Niesenholtz at YPA: Local ’Untapped Opportunity’
New York Times Digital Chief Martin Niesenholtz, keynoting the Yellow Pages Association conference this morning in Las Vegas, called local “a huge untapped opportunity in the directories arena that no one including the portals has yet tapped.”
I’m not at YPA this time, but a draft of Niesenholtz’s address noted that the winners in local “could come from many different directions: from the social networking side; from information businesses; from search; from startups; and, of course, from the directory players. So far no one has truly tapped and structured the input from local audience/s. When that happens, it will be a game changer. I have very little doubt about that,” he said.
Niesenholtz warned that he is “not a Yellow Pages consultant” but nevertheless brings to the table some strong bona fides in the YP arena. He serves on the board of Canada’s YPG, and before coming to The Times Co. in 1994, ran interactive for Ameritech. While he has basically steered The Times away from local, he did go deep for NYToday, a short-lived cityguide.
During his talk, he told YPA that it is critical to fully embrace the social Web. “There is tremendous knowledge and power locked up in our users, and traditional media businesses have failed so far to adequately exploit that. A lot of travel sites, including ours, can give you comprehensive hotel reviews for the major destinations, including, of course, Las Vegas. But try getting hotel reviews for a place where you need to go because your kid wants to do a college tour. Or where you might be visiting relatives.”
Niesenholtz also bemoaned that too many media companies gave up on the Web just as usage started to climb. In 2001, of course, NY Times Digital was slated to be spun off as a separate company. But then it collapsed.
During those dark days, he recounts, “few investments were made. Internet talent was fired. Innovative skunk works shut down. Now, ask yourselves: what was the central assumption about the strategic environment underlying these moves? Simple. It was that consumer behavior was tracking with the financial implosion. Business leaders were shuttering Internet operations at the inflection point on the consumer side, and at the very moment when Internet advertising was poised to explode.”
Such tracking, and the desire to balance The Times’ portfolio, was part of the concept behind the acquisition of About.com. “Have we learned from About? You bet. The Times company is now one of the world’s leaders in search engine optimization. If you’re not optimizing your content for Google and the other search engines, you’re becoming less and less visible to the outside world,” he added.
Niesenholtz also noted that the broad reach of the Internet and database technology demands a verticalization strategy. “We transitioned from being publishers of newspaper articles on the Web to Web publishers,” he said. “This is a huge difference, as the latter involves developing significant competencies in such areas as application software development, interaction design and user generated content.”
To verticalize, Niesenholtz said The Times “needed to rapidly transform many of the vertical parts of the site into highly robust, data base driven sections. We had made this transition with our movies vertical in 2003 and we’d seen traffic go from 800,000 visitors a month to 4 million. Now we needed to do it in Travel, Business, Style and other areas of robust advertising demand.

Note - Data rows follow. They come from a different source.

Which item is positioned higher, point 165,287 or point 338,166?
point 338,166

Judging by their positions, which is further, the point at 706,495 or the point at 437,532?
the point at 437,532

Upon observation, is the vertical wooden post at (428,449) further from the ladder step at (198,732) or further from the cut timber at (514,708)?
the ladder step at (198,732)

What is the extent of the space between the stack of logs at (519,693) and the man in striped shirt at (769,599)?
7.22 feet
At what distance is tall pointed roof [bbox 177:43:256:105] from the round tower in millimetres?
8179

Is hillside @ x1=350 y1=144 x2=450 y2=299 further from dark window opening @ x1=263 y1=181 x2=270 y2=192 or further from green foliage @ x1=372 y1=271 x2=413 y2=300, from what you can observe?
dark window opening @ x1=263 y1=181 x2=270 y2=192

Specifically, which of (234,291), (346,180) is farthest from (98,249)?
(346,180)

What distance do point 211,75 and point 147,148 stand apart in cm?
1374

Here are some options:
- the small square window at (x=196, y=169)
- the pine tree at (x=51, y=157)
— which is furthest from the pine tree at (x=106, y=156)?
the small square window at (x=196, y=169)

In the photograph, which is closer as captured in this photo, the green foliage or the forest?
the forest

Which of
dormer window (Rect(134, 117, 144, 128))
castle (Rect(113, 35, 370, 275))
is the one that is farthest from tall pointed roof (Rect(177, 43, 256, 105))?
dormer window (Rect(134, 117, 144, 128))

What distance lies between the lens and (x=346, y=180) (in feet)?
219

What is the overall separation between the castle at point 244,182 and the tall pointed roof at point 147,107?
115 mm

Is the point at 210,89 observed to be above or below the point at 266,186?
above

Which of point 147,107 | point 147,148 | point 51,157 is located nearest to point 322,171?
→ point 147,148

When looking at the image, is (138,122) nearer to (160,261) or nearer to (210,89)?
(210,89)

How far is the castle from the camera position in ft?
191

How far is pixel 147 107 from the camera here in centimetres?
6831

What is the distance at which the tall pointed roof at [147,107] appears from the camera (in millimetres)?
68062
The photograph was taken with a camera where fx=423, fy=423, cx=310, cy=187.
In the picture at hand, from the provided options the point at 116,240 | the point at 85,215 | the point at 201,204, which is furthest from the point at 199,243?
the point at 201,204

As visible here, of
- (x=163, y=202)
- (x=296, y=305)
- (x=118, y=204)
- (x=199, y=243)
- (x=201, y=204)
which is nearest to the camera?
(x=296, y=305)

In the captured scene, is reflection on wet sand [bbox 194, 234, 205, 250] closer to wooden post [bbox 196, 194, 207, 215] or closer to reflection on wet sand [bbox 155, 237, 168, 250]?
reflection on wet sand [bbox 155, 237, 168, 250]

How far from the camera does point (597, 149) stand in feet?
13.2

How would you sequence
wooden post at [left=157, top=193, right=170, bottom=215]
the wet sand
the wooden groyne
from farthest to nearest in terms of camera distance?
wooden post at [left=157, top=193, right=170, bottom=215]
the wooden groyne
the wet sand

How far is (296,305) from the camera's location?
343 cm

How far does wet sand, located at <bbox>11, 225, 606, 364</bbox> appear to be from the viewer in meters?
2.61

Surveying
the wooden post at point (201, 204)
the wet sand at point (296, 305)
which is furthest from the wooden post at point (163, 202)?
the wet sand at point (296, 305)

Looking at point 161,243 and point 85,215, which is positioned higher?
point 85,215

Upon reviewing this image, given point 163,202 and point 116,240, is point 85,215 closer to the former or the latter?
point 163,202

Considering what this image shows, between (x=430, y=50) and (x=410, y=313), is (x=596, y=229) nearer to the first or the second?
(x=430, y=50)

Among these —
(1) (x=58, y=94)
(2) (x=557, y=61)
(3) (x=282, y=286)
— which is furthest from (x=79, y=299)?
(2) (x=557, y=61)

Specifically addressing the Yellow Pages industry, Niesenholtz says “your brand extensions your IYP platforms feel like the classic Christensen integration story. But some of the new, highly innovative approaches require a very different sensibility one that you might have to acquire and manage quite separately, as we have with About.com.
“The era of the walled garden is over,” concluded Niesenholtz. “And it’s over for two reasons: The first is that our users expect us to offer much more than what we can reasonably supply on our own. They expect to see all sides of a story. And they expect to be able to share their views, as well as get the views of others. But the second reason is that we must let the inside out in order to grow. If you don’t have a viable Web syndication strategy, you will find it almost impossible over time to attract users.”